阿里云发布新旗舰模型Qwen3.7 Max,定位为“代理时代”的基础模型,强调其在端到端编码、办公自动化等实际任务中的执行能力。模型在一个内核优化任务中展示了35小时无人干预的自主运行能力,完成了超过1000次工具调用。但这并非模型的全面自我进化,而是针对特定优化目标的迭代改进。更值得关注的是,Qwen声称其代理能力能从多样化的训练环境中泛化,如同语言能力从文本中泛化。这一观点若成立,其意义将远超任何基准测试成绩。
Alibaba released Qwen 3.7 max. Benchmarks incredible.
Their new model ran autonomously for 35 hours, made 1,158 tool calls, and achieved a 10x speedup - on a single attention kernel.
This isn't "AI improving itself across the board." It's a model grinding through compile-profile-rewrite loops on one well-defined optimization target.

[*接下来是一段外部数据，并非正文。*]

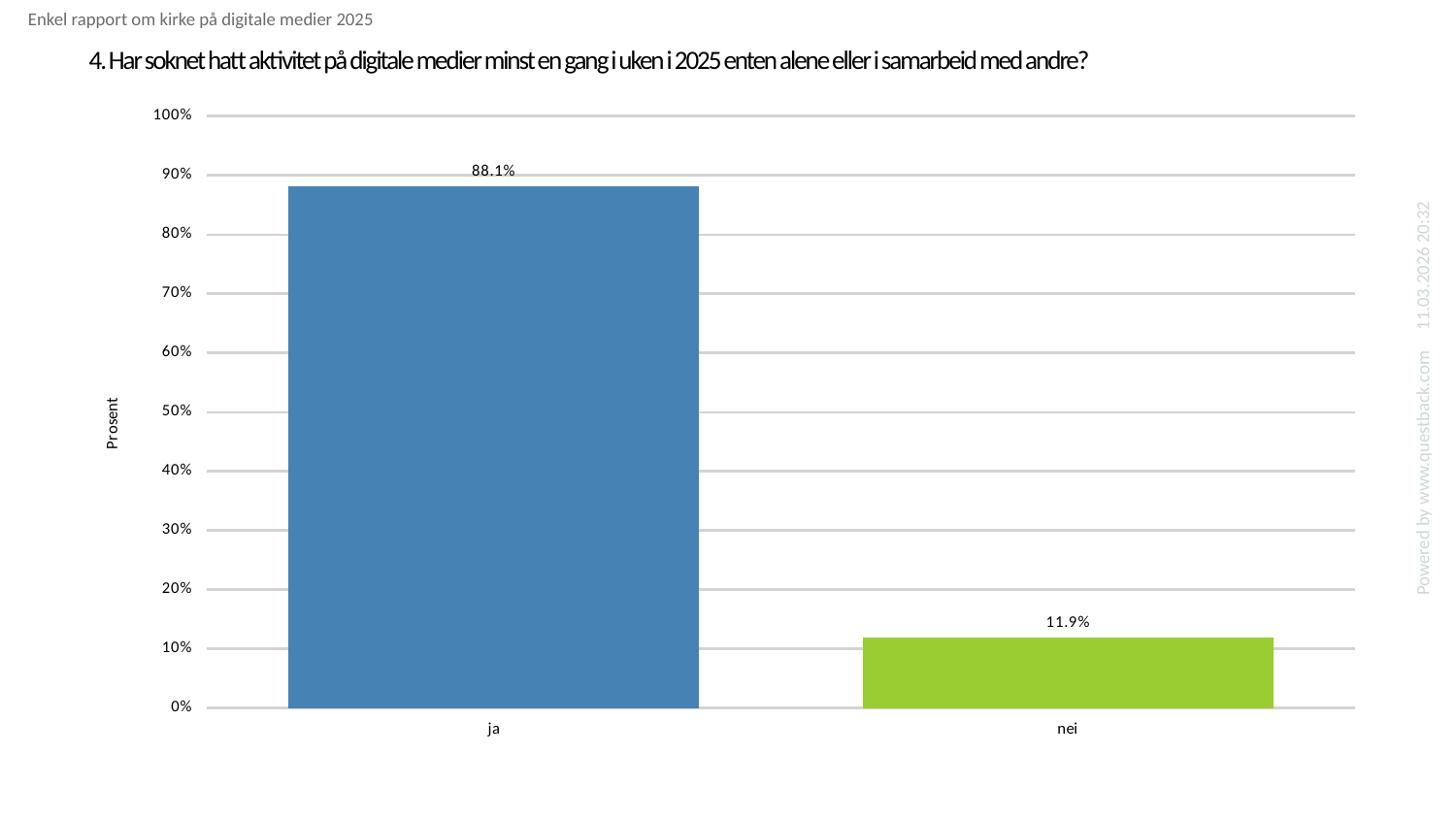
Is the value for "ja" greater or less than 80%? greater Which is larger, the value for "ja" or the value for "nei"? ja What is the difference between the values for "ja" and "nei"? 76.2% What is the value for "ja"? 88.1% How many categories are shown on the x axis? 2 What kind of chart is shown on the slide? bar chart What colour is the bar for "nei"? green Is the value for "nei" greater or less than 20%? less What is the label of the y axis? Prosent Which category has the highest value? ja Which category has the lowest value? nei What is the value for "nei"? 11.9%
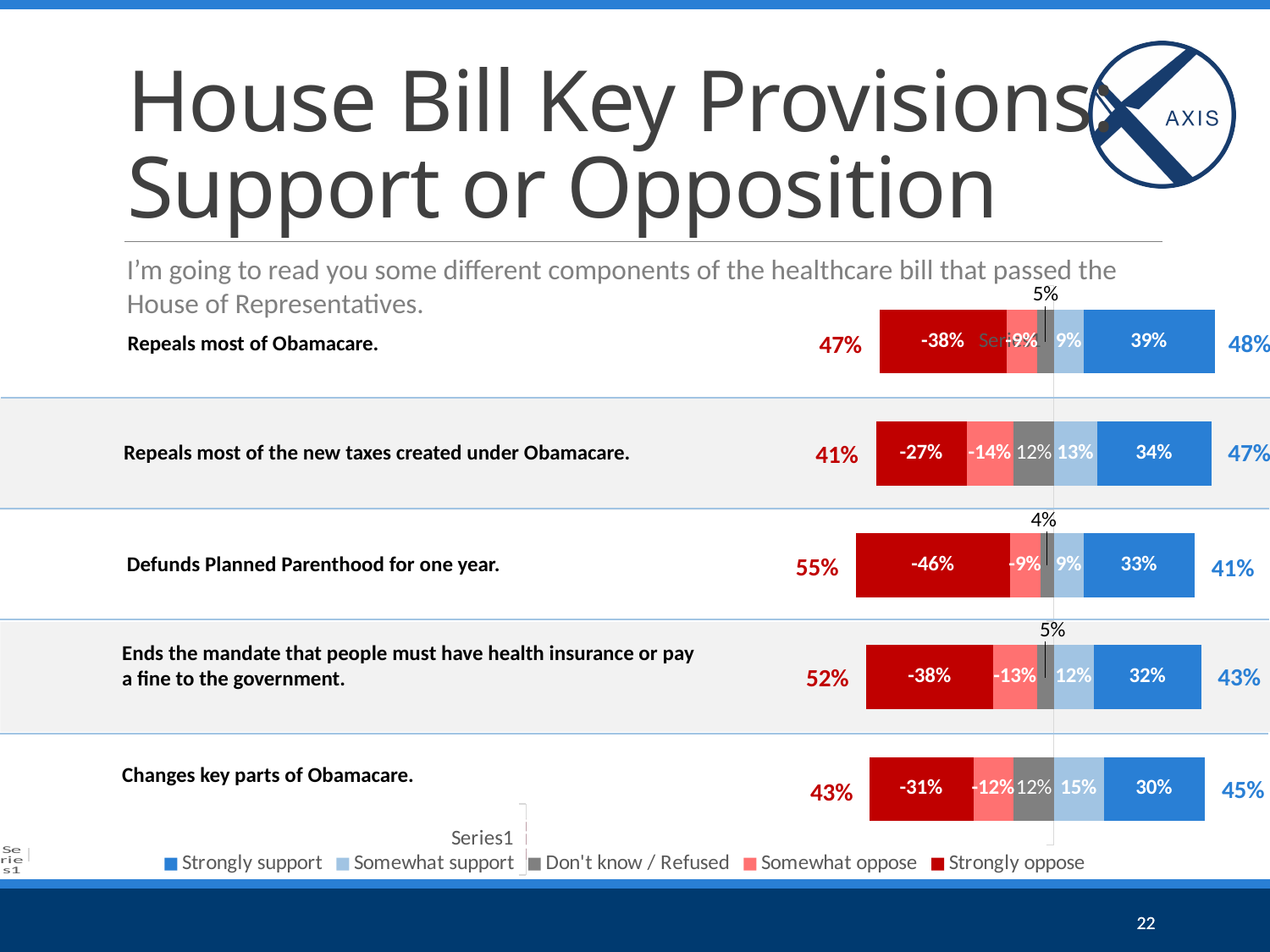
What is the Strongly support value for "Defunds Planned Parenthood for one year"? 33% What is the difference between the Strongly support values for "Repeals most of Obamacare" and "Changes key parts of Obamacare"? 9% Which provision has the lowest Strongly support value? Changes key parts of Obamacare. Which is larger: the Somewhat oppose value for "Repeals most of the new taxes created under Obamacare" or for "Changes key parts of Obamacare"? Repeals most of the new taxes created under Obamacare. Which legend entry is shown in dark red? Strongly oppose What kind of chart is shown on the slide? bar chart What is the Somewhat support value for "Changes key parts of Obamacare"? 15% Which provision has the highest Strongly support value? Repeals most of Obamacare. How many provisions (categories) are plotted in the chart? 5 How many series does the legend list? 5 What is the Don't know / Refused value for "Ends the mandate that people must have health insurance or pay a fine to the government"? 5% What is the Strongly oppose value for "Repeals most of the new taxes created under Obamacare"? -27%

Impressive? Absolutely. The kind of self-improvement people will imagine when they see the headline? Not yet.
The actually interesting claim is buried deeper: Qwen says agentic capabilities generalize from diverse training environments the same way language capabilities generalize from diverse text. If that holds, it's a bigger deal than any benchmark number.